Текст для чтения
◆ ◆ ◆

Все мобилизованные красными жители Усть-Ишимской волости убежали от разбойничьих банд и вернулись в свои дома. В данный момент нормальная жизнь налаживается, но телеграф с Омском работает с перерывами, а с Тобольском еще не работает совсем.
Г.К. Гинс спрашивает.
— Слышали ли вы о Государственном Земском Совещании, которое созывается Верховным Правителем?
Отвечают, что не слыхали. Большевики говорили, что Омск уже пал и правительства не существует.
Депутация просит прислать воинский отряд специально для выдавливания оставшихся банд и ходатайствует о подвозе хлеба на зиму хотя бы в размере 5000 пудов.
— А то пропадем с голоду. Большевики увезли последние запасы…
* * *
Утром следующего дня останавливаемся брать дрова у деревни Быковой, в 160 верстах от Тобольска.
День ясный, теплый. Выходим на берег. Выходит и Верховный Правитель и долго гуляет по полю.
Верстах в двух стоит обоз одного из полков №-ской дивизии, отставшей от полка вследствие крайней грязных дорог, по которым невозможно ехать больше десяти-двенадцати верст в сутки. Из обоза является прапорщик и просит газет.

◆ ◆ ◆

Предоставленные данные

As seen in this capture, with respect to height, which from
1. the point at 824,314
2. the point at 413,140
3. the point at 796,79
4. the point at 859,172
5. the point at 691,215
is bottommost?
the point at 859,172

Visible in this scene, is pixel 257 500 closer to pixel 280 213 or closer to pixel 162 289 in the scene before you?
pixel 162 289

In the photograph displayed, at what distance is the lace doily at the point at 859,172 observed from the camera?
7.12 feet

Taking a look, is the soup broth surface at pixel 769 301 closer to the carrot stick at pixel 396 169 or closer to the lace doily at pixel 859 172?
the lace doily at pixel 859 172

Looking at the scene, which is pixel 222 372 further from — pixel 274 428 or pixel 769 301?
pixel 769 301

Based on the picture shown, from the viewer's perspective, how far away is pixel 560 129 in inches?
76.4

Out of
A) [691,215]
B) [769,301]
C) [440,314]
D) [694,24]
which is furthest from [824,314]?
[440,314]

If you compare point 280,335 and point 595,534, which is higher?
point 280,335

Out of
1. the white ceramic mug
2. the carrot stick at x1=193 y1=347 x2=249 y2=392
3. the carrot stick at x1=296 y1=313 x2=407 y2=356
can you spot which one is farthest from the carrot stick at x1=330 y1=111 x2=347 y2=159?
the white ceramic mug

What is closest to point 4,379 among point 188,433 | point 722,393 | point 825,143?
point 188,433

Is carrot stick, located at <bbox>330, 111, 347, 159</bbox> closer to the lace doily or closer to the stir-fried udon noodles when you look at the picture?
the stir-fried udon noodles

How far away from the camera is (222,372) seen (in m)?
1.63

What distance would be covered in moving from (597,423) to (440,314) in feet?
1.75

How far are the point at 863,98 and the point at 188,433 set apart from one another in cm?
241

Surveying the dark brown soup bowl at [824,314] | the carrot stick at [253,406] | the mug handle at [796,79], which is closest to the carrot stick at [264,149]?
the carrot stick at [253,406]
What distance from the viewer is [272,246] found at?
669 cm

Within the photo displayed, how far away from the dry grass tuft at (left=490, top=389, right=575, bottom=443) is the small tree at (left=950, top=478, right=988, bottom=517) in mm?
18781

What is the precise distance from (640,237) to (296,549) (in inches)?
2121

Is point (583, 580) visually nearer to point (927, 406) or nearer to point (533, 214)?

◆ ◆ ◆

Ваше задание
Продублируйте текст для чтения целиком, не меняя в нем ни слова.

Результат упражнения
Все мобилизованные красными жители Усть-Ишимской волости убежали от разбойничьих банд и вернулись в свои дома. В данный момент нормальная жизнь налаживается, но телеграф с Омском работает с перерывами, а с Тобольском еще не работает совсем.
Г.К. Гинс спрашивает.
— Слышали ли вы о Государственном Земском Совещании, которое созывается Верховным Правителем?
Отвечают, что не слыхали. Большевики говорили, что Омск уже пал и правительства не существует.
Депутация просит прислать воинский отряд специально для выдавливания оставшихся банд и ходатайствует о подвозе хлеба на зиму хотя бы в размере 5000 пудов.
— А то пропадем с голоду. Большевики увезли последние запасы…
* * *
Утром следующего дня останавливаемся брать дрова у деревни Быковой, в 160 верстах от Тобольска.
День ясный, теплый. Выходим на берег. Выходит и Верховный Правитель и долго гуляет по полю.
Верстах в двух стоит обоз одного из полков №-ской дивизии, отставшей от полка вследствие крайней грязных дорог, по которым невозможно ехать больше десяти-двенадцати верст в сутки. Из обоза является прапорщик и просит газет.